Last nightI saw a commercial for World Trade Center. The film opens today and it was about the 25th time I had seen the film advertised over the past week or so. One who also saw the advertisement remarked snidely, "Wow, I can't wait to see that!" When I mentioned that I would probably see it at some point, the response was, "Don't worry, we won't judge you." I smile now thinking about that. Don't worry, I won't judge you either for not seeing it. But I'd imagine I am in a drastic minority in my group of friends that is actually wanting to see this movie.
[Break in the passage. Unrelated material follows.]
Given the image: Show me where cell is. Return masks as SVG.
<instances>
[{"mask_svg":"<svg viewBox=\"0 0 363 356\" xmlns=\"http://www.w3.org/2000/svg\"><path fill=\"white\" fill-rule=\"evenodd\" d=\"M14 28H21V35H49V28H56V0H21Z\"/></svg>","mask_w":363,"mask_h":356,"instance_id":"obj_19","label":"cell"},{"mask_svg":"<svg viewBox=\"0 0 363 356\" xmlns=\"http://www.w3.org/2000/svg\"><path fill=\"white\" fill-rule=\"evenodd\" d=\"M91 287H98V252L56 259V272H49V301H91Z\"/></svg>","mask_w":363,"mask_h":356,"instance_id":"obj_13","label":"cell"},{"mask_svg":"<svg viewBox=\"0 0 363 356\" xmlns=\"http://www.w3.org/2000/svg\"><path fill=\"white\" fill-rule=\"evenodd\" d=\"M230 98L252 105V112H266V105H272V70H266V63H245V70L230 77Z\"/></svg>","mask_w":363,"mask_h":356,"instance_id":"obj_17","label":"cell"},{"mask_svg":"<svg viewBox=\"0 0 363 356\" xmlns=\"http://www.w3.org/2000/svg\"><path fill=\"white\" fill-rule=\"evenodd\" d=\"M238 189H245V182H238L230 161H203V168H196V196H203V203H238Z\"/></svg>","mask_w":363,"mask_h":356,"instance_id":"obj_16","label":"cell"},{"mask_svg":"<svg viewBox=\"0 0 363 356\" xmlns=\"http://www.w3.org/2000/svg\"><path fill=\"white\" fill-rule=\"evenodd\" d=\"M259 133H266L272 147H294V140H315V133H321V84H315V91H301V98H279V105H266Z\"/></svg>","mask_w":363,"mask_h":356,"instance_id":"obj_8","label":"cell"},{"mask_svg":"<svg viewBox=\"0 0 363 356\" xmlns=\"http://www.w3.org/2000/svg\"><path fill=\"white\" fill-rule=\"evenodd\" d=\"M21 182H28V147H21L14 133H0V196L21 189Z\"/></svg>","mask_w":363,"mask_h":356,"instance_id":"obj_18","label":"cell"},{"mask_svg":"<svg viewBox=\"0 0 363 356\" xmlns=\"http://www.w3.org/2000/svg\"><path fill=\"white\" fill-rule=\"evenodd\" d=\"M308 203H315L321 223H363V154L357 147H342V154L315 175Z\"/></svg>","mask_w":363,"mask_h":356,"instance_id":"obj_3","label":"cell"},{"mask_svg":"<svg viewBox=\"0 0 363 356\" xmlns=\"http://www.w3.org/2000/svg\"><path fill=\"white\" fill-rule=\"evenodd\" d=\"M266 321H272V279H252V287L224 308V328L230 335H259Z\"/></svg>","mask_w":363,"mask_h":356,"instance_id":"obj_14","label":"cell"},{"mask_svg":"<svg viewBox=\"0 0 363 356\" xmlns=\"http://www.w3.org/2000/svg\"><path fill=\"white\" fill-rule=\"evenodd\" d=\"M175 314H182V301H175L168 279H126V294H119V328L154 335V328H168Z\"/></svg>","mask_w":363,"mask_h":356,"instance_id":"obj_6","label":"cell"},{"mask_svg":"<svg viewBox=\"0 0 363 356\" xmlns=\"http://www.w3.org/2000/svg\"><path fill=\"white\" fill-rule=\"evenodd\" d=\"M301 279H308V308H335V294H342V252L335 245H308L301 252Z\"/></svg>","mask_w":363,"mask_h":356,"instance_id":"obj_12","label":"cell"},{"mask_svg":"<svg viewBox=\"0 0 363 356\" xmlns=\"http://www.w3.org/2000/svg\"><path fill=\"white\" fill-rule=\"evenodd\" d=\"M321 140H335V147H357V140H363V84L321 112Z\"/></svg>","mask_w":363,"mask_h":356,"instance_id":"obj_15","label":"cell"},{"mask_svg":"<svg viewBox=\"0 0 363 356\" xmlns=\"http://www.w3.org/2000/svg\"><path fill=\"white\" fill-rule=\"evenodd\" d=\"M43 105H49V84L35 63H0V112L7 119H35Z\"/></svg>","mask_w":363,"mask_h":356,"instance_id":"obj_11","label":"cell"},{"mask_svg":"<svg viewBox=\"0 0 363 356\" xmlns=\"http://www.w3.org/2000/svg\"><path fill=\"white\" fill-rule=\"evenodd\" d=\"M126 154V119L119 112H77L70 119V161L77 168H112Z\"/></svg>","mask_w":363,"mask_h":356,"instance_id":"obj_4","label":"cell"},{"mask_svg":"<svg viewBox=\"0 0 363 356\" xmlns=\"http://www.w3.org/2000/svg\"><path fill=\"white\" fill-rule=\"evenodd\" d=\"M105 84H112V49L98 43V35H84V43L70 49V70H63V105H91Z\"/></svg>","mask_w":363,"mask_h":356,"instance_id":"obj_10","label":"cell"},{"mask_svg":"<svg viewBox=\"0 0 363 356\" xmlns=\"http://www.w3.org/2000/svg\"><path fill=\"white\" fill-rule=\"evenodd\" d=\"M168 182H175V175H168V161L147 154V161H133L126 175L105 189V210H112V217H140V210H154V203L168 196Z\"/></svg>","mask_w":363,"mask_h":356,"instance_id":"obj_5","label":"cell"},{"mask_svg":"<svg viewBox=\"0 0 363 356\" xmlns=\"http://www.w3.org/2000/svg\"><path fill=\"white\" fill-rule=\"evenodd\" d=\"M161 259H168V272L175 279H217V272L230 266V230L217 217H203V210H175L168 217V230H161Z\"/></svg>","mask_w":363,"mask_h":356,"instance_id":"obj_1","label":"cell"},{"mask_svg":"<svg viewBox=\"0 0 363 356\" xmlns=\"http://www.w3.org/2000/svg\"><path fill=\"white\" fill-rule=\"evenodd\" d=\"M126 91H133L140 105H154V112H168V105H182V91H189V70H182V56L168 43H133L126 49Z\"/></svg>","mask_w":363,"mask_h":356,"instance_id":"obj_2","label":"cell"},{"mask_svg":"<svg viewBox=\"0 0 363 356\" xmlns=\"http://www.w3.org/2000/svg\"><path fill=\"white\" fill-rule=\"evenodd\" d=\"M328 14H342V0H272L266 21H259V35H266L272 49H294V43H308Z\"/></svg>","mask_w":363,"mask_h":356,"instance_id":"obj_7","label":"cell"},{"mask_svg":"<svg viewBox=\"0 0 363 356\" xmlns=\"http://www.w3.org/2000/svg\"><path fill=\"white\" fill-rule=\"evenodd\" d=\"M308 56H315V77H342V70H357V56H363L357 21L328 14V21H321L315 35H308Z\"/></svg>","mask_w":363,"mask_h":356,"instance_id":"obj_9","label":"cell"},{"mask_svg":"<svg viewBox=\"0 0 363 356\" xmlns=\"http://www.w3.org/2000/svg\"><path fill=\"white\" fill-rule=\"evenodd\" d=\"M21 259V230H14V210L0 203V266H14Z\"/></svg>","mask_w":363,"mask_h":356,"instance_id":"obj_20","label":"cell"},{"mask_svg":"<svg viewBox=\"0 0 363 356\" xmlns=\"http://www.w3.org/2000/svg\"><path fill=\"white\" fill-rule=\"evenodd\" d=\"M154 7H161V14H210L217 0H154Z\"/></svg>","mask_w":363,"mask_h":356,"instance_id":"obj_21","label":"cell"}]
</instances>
I have not seen any advance screenings. More or less, all I know is what I have read about the movie. It is said that it is a story about the how the events of 9/11 unified a large portion of our country's population. And they focus on two main persons stories to get across this point. When I look back on that day, after the initial shock, and before the "Oh shit, we are gonna enter an wnwinable war" feeling I was stuck watching CNN and whatever else like millions of other Americans. I couldn't do anything much else. I gave blood at a blood drive at my place of employment to feel like I was doing something for the victims. I knew people who while very much against where national policy has gone since then were feeling helpless when they realized they were not able to be in New York and help in recovery efforts. Thing is, initially and for a brief moment, the American reaction, by and large did transcend politics. Granted, it was only very brief. Our president made damn sure of that.
The events of 9/11 were both significant unifying events, and horrible awful tragedy. Fair enough. This movie apparently decides to focus entirely on the unification part of the story, by way of showing persons responses to tragedy. Which, I think is fair game.
I also think that persons initial responses to this film, especially without seeing it, show more about the person than the actual worth of the film as a piece of art. And I mean that more on a political scale than do as actual eternal worth of the person, I should clarify that at least.
Is it exploitative? Without seeing it yet, I can still say absolutely. Any film that uses a historical event as a selling point is exploitative in a sense. I mean, Schindlers List turned the Holocaust into a story of a triumph of the human spirit, and it was hailed like crazy, for whatever that is worth. Life is Beautiful turned it into a damn puppet show and was also universally acclaimed, at least at first. So, yeah, this film is definitely exploitative. Does that mean it shouldn't have been made? I don't think so. It's a few persos response to events 5 years down the line. It's not the artistic statement to end all artistic statements on 9/11. It's far from that. We are only 5 years out.
I really want to see it. It could be the biggest turd of a movie ever. I don't think I have enjoyed an Oliver Stone movie in the past 15 years outside Any Given Sunday. But, I don't think it is neccessarily too soon for this film. It's an instant response age already. In a day and age where we can watch a whole damn war on the internet, and some do, this, at least to me, seems far less concerning.